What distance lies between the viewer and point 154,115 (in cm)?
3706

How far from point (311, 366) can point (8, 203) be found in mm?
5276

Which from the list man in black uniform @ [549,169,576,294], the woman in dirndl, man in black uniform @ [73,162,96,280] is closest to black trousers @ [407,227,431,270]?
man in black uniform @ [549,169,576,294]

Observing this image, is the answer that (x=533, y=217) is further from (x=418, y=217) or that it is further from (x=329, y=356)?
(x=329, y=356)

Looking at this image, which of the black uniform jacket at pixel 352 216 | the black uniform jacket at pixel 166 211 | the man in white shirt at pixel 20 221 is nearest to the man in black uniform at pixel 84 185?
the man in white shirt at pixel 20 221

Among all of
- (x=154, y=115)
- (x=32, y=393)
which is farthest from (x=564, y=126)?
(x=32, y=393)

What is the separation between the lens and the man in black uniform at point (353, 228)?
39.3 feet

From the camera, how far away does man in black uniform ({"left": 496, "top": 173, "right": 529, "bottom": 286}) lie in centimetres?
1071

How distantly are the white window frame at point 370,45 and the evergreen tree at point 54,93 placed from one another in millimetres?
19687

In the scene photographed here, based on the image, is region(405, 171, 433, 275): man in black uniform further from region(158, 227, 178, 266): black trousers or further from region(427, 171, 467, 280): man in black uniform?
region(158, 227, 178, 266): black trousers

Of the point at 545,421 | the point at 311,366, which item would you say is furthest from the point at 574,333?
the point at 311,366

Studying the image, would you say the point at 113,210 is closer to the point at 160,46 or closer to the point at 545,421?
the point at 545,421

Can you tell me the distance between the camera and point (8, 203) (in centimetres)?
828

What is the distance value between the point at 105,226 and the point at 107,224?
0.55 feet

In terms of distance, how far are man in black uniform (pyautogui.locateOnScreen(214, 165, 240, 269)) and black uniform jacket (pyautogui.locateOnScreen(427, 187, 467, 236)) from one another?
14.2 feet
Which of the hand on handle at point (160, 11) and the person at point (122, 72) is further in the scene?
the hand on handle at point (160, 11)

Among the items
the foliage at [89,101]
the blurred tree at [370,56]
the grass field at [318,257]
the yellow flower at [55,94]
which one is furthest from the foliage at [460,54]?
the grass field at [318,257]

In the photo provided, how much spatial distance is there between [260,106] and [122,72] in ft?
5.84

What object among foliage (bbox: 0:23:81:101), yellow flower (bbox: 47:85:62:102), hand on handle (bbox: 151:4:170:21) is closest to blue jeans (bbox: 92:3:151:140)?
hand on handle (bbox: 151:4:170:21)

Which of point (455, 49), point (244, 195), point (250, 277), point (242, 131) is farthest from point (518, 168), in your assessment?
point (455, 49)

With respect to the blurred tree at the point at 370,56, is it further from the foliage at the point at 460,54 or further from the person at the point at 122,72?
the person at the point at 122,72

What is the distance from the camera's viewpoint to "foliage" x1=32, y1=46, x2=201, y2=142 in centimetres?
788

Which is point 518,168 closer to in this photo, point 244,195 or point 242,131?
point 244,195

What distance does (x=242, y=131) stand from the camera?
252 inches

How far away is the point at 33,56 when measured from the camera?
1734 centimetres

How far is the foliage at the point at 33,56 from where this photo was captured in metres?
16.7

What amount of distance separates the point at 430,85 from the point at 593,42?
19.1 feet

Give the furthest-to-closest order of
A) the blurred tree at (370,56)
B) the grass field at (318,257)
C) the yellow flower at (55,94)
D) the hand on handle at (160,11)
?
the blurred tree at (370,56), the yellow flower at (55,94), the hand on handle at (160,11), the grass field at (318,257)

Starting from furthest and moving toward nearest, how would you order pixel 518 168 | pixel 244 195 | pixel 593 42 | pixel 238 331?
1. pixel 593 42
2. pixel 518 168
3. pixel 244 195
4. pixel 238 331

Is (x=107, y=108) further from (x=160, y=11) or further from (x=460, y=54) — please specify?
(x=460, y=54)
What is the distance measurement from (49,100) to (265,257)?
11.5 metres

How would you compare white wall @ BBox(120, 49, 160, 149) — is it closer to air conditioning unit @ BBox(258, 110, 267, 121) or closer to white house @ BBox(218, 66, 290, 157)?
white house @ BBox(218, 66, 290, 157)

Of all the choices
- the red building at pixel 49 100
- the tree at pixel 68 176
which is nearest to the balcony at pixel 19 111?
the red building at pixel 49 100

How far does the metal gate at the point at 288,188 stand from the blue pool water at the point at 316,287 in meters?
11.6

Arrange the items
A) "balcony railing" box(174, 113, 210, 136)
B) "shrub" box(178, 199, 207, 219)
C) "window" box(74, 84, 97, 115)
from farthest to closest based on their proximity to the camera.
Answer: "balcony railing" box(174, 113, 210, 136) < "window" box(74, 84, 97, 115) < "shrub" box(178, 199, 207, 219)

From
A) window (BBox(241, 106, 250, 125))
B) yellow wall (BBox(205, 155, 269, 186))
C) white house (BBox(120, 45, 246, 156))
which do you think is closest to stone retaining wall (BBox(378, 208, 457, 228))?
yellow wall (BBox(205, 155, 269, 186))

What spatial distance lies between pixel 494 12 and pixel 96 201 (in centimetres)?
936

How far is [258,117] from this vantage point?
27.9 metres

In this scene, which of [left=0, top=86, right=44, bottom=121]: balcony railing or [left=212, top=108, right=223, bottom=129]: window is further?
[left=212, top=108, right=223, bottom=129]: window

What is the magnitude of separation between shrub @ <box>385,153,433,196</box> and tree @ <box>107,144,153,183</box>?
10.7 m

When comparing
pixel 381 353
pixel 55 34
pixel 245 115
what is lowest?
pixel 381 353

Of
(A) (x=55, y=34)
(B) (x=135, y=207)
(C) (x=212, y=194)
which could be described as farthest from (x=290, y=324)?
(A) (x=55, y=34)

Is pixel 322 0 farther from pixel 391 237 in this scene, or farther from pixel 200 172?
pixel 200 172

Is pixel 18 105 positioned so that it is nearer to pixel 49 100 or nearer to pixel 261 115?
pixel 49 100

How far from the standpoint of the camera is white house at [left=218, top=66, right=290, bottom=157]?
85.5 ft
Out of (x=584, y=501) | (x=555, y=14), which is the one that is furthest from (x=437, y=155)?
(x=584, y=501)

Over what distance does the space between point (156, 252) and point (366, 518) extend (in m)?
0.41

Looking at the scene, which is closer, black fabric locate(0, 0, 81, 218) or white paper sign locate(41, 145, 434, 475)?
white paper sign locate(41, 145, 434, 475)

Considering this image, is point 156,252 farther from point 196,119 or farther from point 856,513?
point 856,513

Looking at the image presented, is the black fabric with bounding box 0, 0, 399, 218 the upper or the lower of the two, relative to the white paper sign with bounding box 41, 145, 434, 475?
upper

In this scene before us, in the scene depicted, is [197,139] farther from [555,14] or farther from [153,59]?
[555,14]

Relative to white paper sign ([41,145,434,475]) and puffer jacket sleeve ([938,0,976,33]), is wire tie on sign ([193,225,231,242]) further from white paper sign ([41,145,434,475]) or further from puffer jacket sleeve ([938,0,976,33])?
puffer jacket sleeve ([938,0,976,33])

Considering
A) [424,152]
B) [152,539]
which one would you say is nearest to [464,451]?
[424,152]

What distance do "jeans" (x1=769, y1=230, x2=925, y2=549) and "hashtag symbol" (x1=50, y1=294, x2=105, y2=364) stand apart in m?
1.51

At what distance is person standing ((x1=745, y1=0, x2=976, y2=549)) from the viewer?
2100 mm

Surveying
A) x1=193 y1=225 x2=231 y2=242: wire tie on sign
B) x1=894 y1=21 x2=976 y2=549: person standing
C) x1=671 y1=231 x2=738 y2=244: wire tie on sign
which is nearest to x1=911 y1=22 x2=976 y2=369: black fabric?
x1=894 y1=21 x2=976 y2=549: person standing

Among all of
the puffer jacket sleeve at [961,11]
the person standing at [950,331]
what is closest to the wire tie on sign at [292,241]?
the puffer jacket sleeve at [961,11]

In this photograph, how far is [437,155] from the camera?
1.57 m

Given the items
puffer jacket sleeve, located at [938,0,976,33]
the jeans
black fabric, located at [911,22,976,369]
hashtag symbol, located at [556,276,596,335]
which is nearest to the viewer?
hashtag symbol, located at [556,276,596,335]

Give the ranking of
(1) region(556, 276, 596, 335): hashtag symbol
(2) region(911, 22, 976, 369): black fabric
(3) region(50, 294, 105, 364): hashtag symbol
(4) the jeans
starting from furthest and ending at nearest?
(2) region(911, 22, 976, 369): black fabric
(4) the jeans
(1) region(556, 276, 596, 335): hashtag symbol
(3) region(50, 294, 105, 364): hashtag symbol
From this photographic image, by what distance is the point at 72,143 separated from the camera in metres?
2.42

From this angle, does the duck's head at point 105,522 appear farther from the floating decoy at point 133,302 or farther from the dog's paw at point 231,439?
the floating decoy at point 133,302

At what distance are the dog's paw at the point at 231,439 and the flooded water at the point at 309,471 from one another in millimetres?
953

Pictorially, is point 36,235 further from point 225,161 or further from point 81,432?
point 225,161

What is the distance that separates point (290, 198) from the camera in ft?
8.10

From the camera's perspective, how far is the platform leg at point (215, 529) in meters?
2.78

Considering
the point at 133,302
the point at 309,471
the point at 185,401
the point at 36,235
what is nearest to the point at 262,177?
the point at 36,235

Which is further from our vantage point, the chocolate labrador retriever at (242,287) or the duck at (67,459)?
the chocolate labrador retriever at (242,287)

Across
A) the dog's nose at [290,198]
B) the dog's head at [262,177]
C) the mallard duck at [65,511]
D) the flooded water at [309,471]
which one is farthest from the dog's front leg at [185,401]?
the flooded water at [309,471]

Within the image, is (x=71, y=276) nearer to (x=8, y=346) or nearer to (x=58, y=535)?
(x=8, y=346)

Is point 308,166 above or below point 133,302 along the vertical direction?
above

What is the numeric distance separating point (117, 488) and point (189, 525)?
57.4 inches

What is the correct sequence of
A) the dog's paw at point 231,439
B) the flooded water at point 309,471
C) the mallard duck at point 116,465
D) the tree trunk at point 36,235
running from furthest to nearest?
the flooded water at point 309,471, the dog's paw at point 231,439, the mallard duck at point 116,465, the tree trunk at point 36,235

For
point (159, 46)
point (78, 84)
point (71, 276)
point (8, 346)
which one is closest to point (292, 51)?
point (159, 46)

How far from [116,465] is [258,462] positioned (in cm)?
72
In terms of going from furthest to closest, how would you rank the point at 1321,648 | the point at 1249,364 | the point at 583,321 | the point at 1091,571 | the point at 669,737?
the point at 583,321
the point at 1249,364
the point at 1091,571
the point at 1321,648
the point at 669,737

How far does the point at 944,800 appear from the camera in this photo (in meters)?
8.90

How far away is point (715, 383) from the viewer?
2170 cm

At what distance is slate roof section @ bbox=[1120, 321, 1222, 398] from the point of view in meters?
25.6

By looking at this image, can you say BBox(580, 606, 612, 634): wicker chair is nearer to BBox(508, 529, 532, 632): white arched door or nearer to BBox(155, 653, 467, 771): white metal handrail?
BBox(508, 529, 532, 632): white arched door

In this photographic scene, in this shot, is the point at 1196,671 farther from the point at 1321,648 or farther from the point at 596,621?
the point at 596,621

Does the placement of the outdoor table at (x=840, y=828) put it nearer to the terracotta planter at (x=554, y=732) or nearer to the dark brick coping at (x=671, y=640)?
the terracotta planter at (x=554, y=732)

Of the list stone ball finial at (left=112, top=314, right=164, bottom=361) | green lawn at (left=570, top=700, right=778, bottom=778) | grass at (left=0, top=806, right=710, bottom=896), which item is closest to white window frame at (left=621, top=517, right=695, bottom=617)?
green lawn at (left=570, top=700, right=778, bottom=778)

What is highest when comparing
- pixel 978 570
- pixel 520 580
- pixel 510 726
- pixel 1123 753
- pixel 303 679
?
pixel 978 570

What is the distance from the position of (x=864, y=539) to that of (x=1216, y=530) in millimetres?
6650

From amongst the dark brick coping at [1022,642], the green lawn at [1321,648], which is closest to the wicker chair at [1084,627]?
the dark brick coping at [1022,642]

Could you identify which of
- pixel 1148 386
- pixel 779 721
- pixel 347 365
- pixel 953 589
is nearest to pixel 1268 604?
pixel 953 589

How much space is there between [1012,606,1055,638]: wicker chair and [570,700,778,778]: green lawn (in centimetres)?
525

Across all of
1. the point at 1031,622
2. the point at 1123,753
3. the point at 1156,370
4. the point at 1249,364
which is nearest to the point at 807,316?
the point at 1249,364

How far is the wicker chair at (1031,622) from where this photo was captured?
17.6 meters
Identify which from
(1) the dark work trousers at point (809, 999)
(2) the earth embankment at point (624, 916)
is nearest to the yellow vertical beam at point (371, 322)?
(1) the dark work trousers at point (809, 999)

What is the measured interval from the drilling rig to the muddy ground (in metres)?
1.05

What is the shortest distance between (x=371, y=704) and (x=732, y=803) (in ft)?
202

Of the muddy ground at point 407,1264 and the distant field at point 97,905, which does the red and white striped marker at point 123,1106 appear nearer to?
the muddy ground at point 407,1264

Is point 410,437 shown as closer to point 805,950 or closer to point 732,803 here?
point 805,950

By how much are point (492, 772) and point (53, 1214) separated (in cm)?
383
#####
_Задание_
Представьте записи в виде таблицы Markdown со столбцами «№» и «Строка». Начните со строки, где есть "What is the shortest", закончите последней строкой записей и пропустите пустые строки.

_Ответ_
| № | Строка |
|---|---|
| 1 | What is the shortest distance between (x=371, y=704) and (x=732, y=803) (in ft)? |
| 2 | 202 |
| 3 | Of the muddy ground at point 407,1264 and the distant field at point 97,905, which does the red and white striped marker at point 123,1106 appear nearer to? |
| 4 | the muddy ground at point 407,1264 |
| 5 | Is point 410,437 shown as closer to point 805,950 or closer to point 732,803 here? |
| 6 | point 805,950 |
| 7 | By how much are point (492, 772) and point (53, 1214) separated (in cm)? |
| 8 | 383 |